Moreover, in regards to BGR34 and AYUSH82, Alt News spoke to:
- Dr. Om Lakhani, MD (Medicine), DNB (Endocrinology), SCE- Endocrinology (RCP, UK) Consultant Endocrinologist at Zydus Hospital, Ahmedabad
- Dr. A.K. Mangal, a Botanist and the Assistant Director (Pharmacognosy) of CCRAS, autonomous body of the Ministry of AYUSH that developed these drugs.
In the course of this article, Alt News also refers to the research and writings of:
- Padmashri and President’s award winner Professor (Dr.) Anoop Misra, Director of Department of Diabetes & Metabolic Diseases, Fortis Hospitals, New Delhi
- Bhushan Patwardhan, Ayurvedic Practitioner, Interdisciplinary School of Health Sciences, Savitribai Phule Pune University, Pune
BGR34 – Claims and effects
BGR34, an Ayurvedic drug for the treatment of type 2 diabetes and claims to have 34 vital phyto-constituent extracts and derivatives according to healing principles of Ayurveda that converts proinsulin to insulin. The drug also claims to produce nil side effects in comparison to Allopathic drugs.

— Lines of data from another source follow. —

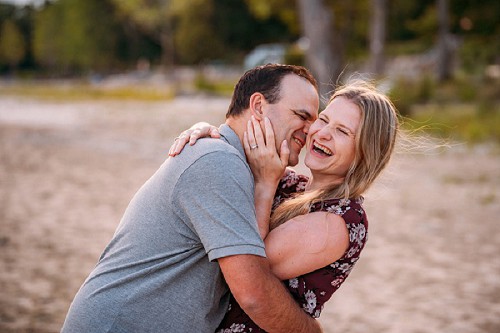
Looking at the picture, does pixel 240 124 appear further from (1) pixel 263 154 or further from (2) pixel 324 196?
(2) pixel 324 196

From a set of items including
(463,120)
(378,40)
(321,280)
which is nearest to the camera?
(321,280)

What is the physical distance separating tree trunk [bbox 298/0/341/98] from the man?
1755 cm

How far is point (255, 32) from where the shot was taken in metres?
67.2

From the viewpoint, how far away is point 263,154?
2623 mm

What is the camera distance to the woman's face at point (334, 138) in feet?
8.89

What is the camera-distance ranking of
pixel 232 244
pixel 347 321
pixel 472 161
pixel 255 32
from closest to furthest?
pixel 232 244 < pixel 347 321 < pixel 472 161 < pixel 255 32

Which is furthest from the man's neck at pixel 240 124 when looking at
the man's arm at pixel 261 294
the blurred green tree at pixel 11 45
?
the blurred green tree at pixel 11 45

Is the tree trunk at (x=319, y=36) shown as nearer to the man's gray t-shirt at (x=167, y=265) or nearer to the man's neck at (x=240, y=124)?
the man's neck at (x=240, y=124)

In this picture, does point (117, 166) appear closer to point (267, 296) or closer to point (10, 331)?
point (10, 331)

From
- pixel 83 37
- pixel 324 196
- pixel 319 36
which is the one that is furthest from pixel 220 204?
pixel 83 37

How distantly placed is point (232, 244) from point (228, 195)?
149 millimetres

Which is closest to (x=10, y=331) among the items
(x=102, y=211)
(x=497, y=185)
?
(x=102, y=211)

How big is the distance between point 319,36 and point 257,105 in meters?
18.0

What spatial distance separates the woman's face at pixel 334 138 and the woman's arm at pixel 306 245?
31 cm
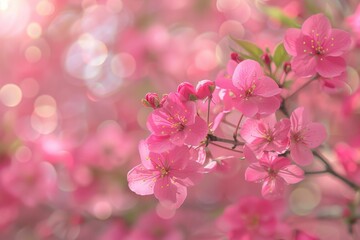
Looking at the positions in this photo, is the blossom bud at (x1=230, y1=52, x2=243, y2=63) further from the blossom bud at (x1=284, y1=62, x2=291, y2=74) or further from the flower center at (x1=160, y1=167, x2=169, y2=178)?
the flower center at (x1=160, y1=167, x2=169, y2=178)

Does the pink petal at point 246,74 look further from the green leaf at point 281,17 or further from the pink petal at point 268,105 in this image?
the green leaf at point 281,17

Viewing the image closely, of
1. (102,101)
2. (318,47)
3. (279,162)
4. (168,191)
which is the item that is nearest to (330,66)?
(318,47)

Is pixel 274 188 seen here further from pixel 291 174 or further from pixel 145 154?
pixel 145 154

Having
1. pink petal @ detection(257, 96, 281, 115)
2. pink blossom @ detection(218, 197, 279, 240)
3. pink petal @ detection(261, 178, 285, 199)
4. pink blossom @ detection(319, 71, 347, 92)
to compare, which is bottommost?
pink blossom @ detection(218, 197, 279, 240)

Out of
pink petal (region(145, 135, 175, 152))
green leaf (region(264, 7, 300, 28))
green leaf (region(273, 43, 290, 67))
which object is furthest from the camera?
green leaf (region(264, 7, 300, 28))

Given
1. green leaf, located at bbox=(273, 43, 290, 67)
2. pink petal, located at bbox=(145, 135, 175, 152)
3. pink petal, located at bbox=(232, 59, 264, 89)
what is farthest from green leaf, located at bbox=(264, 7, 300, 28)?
pink petal, located at bbox=(145, 135, 175, 152)
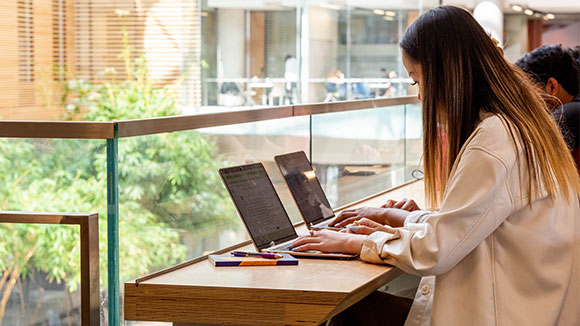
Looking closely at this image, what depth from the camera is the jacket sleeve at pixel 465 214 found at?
1.83 m

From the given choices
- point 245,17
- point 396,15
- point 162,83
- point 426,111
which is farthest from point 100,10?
point 426,111

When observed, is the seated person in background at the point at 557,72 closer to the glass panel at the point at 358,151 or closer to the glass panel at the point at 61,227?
the glass panel at the point at 358,151

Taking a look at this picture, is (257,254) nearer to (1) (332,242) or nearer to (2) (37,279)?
(1) (332,242)

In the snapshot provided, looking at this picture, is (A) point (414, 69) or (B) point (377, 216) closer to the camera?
(A) point (414, 69)

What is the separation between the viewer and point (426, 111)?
204cm

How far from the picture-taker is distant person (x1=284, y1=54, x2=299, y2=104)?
49.2ft

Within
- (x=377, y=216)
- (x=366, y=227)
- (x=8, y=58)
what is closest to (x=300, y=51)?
(x=8, y=58)

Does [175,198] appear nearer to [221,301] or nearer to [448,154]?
[221,301]

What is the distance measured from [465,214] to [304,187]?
36.0 inches

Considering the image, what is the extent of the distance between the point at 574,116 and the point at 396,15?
1358 cm

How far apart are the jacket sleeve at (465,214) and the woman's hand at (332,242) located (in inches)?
9.6

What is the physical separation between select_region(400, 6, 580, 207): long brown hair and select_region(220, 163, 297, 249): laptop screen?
0.53 m

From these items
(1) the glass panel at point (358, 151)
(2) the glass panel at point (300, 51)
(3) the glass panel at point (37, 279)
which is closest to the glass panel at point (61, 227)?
(3) the glass panel at point (37, 279)

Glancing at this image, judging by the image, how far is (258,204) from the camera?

BGR34 is being manufactured by a private enterprise called AIMIL Pharmaceuticals which was awarded the AYUSH brand of the year in 2016 by the Union Minister of Agriculture, Purushottam Rupala.
News channels such as News 24 and ABP news aired exclusive reports along with the speech by Mr. Modi to promote its benefits and cost-effectiveness that gave an impression of it being a miraculous drug
BGR34 – Medical research
This drug has been collectively developed by two CSIR laboratories, National Botanical Research Institute (NBRI) and Central Institute for Medicinal and Aromatic Plant (CIMAP). Senior principal scientist of NBRI, Dr. AKS Rawat said that ‘BGR34 has been examined on animals and a scientific study has identified it safe and effective, with clinical studies demonstrating only 67% success’. AIMIL Pharmaceuticals also claims that BGR34 drug is manufactured according to a scientifically-proven optimised formula.
Despite the claims, Alt News found no scientific data such for human clinical trials regarding BGR34 in peer reviewed journals from PUBMED and Google scholar (accessed 25/07/17).
Similarly, pre-clinical studies (e.g. tests in animal models of diabetes) were not found for this drug in PUBMED or Google scholar databases. Also, a search for patent application at the National Botanical Research Institute (NBRI) yielded no results for this drug.
One clinical trial was found registered to CTRI (Clinical Trials Registry – India) for BGR34 in November 2016 by Dr. BP Gupta of Aggarwal Dharmath Hospital society, New Delhi that showed no pharmacokinetic data indicating any experiments conducted but simply stated that the primary outcome of this trial ‘shows promising results’ in a brief summary. This means that the registered trial showed no results at all in numbers or graph as evidence for any studies that may have been conducted using prescribed scientific methods.
The lack of scientific data and one domestic clinical trial registered with no data makes it impossible to validate the claims made vis-a-vis BGR34 and thus, raises questions regarding the integrity of these claims.
BGR34 – Side effects
Contrary to popular belief and Ayurveda claims, patients have reported gastric problems and severe allergies as a result of BGR34 treatment while others also claimed that it has simply been ineffective. Patients reported some side effects such as allergies, stomach burning and no change in sugar levels during the consumption of the drug.
However, one may not be able to say for sure that these side effects occurred as a result of BGR34, and not due to a random event due to the absence of proper clinical trial.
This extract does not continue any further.